Sarajewski dworzec kolejowy

Sławomir Kubisa
May 15, 2025
Bośnia i Hercegowina
Sarajewski dworzec kolejowy

Okazała i charakterystyczna budowla to jeden z symboli Sarajewa. Największy i najnowocześniejszy dworzec kolejowy na Bałkanach — tak czytałem o nim w naszej prasie w latach siedemdziesiątych. Nie wiem, czy była to do końca prawda w tamtym czasie — ale kiedy projekt rozpoczynał się zaledwie dwa lata po wojnie, zamiar był oczywisty.

Utrwalający swą władzę, czysto stalinowski jeszcze reżim komunistyczny, umieszczał w przestrzeni Sarajewa dobitny symbol swojej mocy i równoważenia komunikacyjnego republik. Zdarzyło się zatem coś podobnego do sytuacji z końca XIX wieku, kiedy Kállay postawił na skraju Baščaršiji przeskalowaną Vijecnićę.

Tu, przez długie dekady największa budowla Sarajewa — dworzec otwarty do użytku w roku 1952, który przekraczał znacznie realne potrzeby komunikacyjne miasta, nadawał mu nową rangę stolicy republiki na miarę Zagrzebia czy Belgradu. W latach siedemdziesiątych tę rangę podbiła jeszcze Skenderija.

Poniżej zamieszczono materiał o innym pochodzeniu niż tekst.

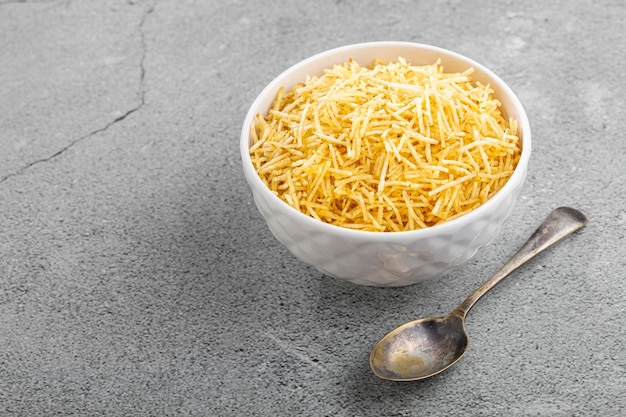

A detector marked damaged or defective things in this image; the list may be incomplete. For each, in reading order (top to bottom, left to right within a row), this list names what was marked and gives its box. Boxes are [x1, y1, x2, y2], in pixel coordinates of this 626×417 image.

crack in concrete [0, 0, 155, 185]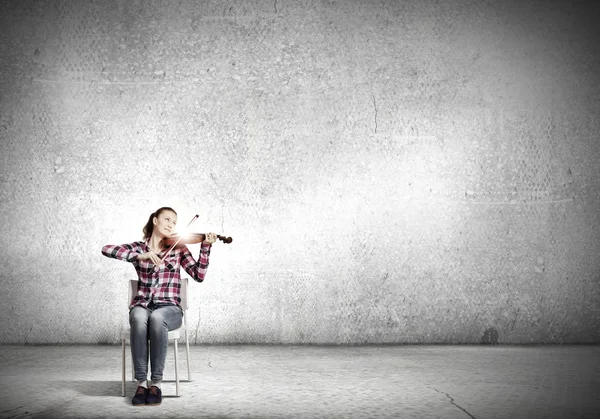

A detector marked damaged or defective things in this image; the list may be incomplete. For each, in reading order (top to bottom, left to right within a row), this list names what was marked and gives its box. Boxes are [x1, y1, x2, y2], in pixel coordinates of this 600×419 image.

floor crack [434, 388, 476, 418]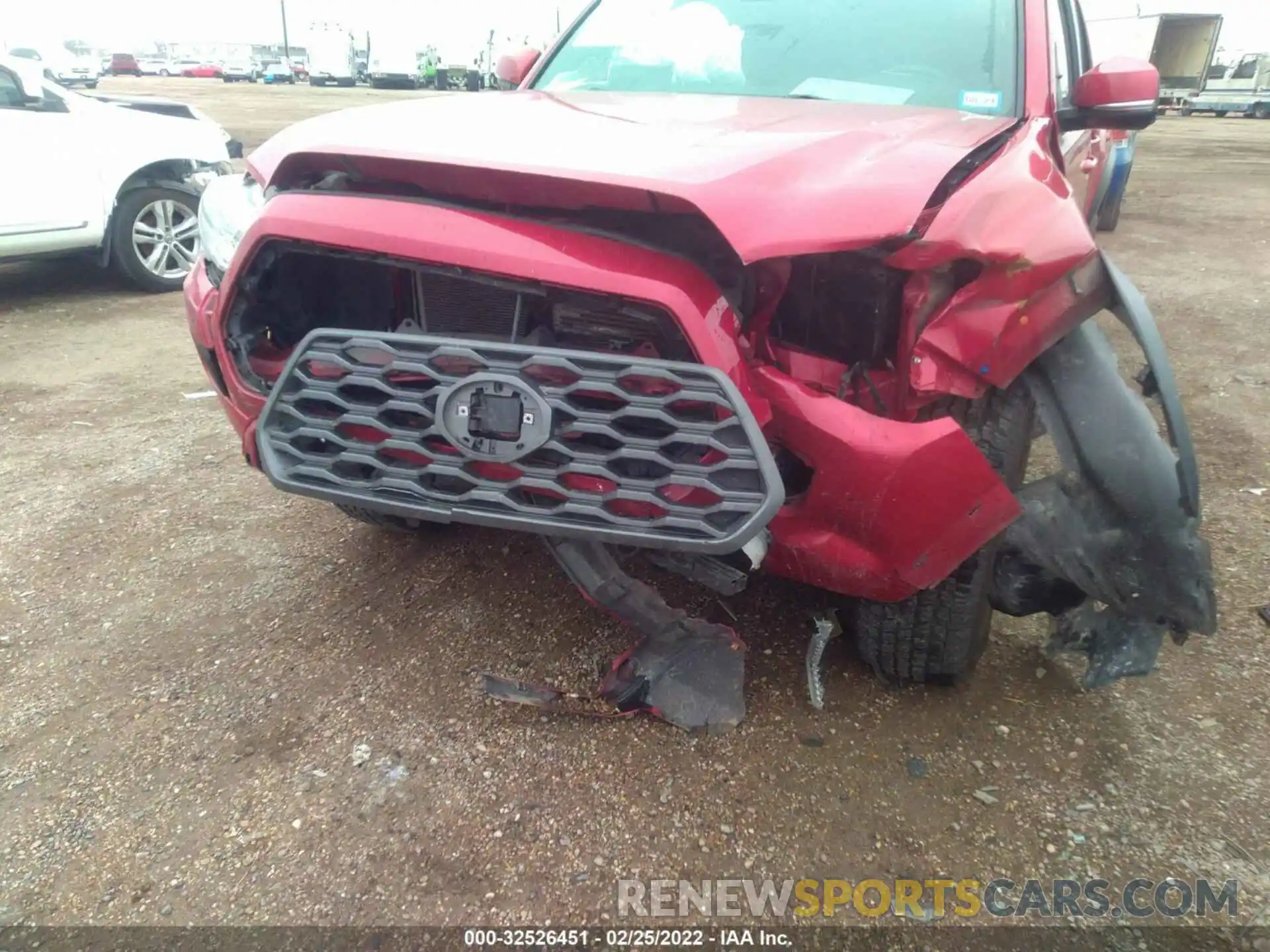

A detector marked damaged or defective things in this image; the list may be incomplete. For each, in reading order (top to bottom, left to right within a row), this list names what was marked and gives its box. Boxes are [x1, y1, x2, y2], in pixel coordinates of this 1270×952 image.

broken headlight housing [198, 173, 266, 274]
crushed hood [250, 92, 1021, 262]
front fascia damage [209, 115, 1222, 735]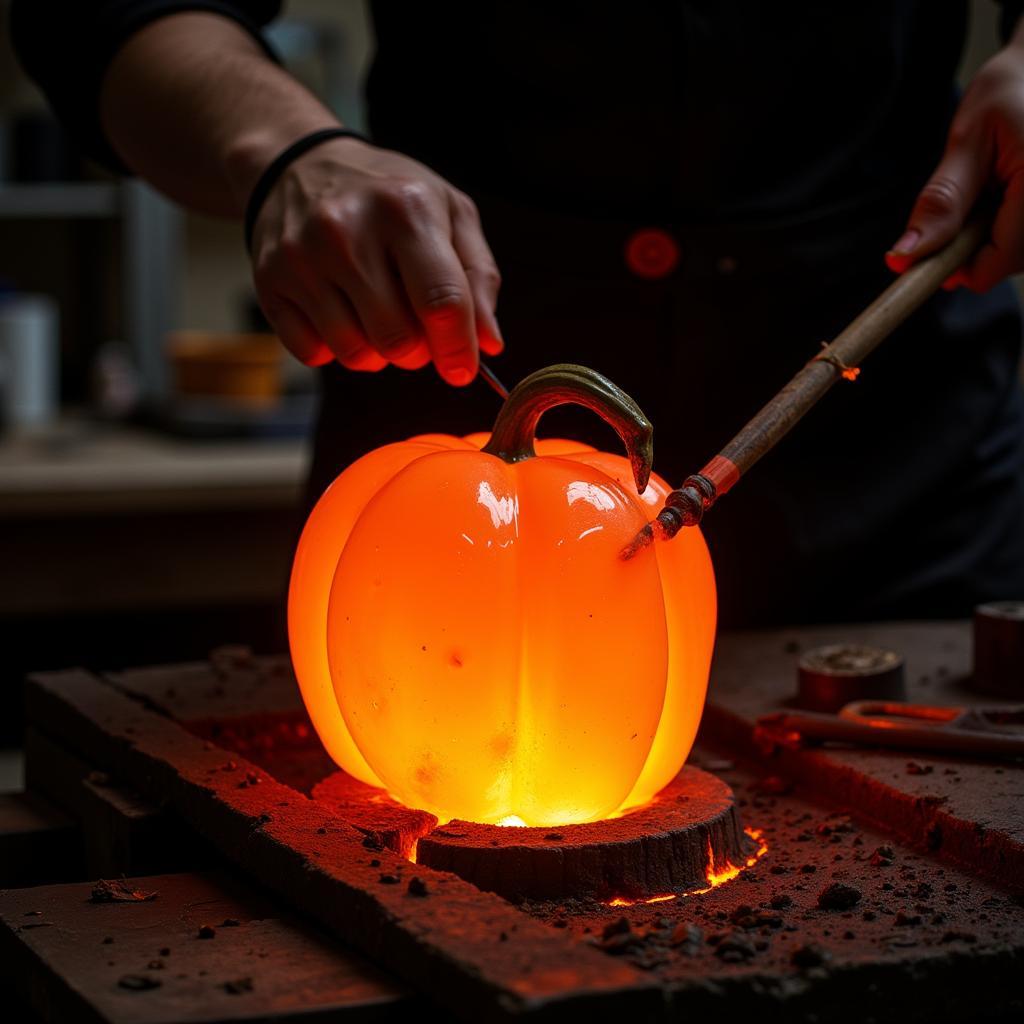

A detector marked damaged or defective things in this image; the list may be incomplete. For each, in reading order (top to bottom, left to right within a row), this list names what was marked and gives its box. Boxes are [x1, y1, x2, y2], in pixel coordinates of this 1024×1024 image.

rusted metal rod shaft [626, 221, 987, 561]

Architektura budowli jest zastanawiająca, trudno jednoznacznie określić jej styl. Sprawa wyjaśnia się, gdy sięgnąć do historii samego projektu — geopolityka! Konkurs architektoniczny wygrali i do Sarajewa przejechali realizować budowę projektanci czechosłowaccy.

Przywieźli ze sobą ducha socrealizmu, ale nie zdążyli go skutecznie zrealizować do końca — bowiem w 1948 roku Jugosławia, prowadząca od początku niezależną od Rosji Sowieckiej politykę zewnętrzną i wewnętrzną wyrzucona została ze wspólnoty tak zwanych krajów socjalistycznych Europy, realizujących posłusznie linię Stalina. Czescy architekci zostali odwołani do kraju, a projekt dworca kończył rząd republiki z pomocą miejscowych projektantów.

Tych bardziej inspirował duch wciąż żywego na Zachodzie modernizmu. Budowla nosi więc przenikające się ślady obu architektonicznych stylów, choć całość — moim zdaniem — jest zdecydowanie modernistyczna.

Sarajewskie wspomnienia mówią o kolorowej, zatłoczonej hali dworca, opisują to miejsce jako niemal serce Europy, z bezpośrednimi połączeniami do Paryża, Wiednia czy Budapesztu. Była w tym pewna charakterystyczna przesada, jednak dworzec nigdy nie stał tak pusty jak teraz.

Kiedy wchodzę do wielkiej hali słyszę jedynie echa własnych kroków pod rozpiętym wysoko, jakby namiotowym stropem. Posadzka pocięta siatką cieni rzucanych przez ramy wielkich okien, puste stoliki przy dworcowym bufecie.

Okładzina kamienna ścian przypomina nasze trawertyny, też częste na stacjach. Tabliczka umieszczona na ścianie informuje, że sieć linii kolejowych w Bośni i Hercegowinie w latach 2006-2007 odtwarzana była z pomocą funduszu EUFOR.

Na ścianach szczytowych pysznią się wielkie kolorowe reklamy — tylko kto je ogląda? No jak to — są przecież pociągi w rozkładzie jazdy: do Zenicy, Maglaja, Visoko, Pazarića i najdalej, przez Mostar do Čapljiny.

Czyli wzdłuż Bosny na północ i wzdłuż Neretwy na południe, do granicy z Dalmacją. Nie ma Wiednia, nie ma Belgradu. Nie ma nawet Banja Luki. To skutek podziału kraju na dwie, całkiem sobie obce części.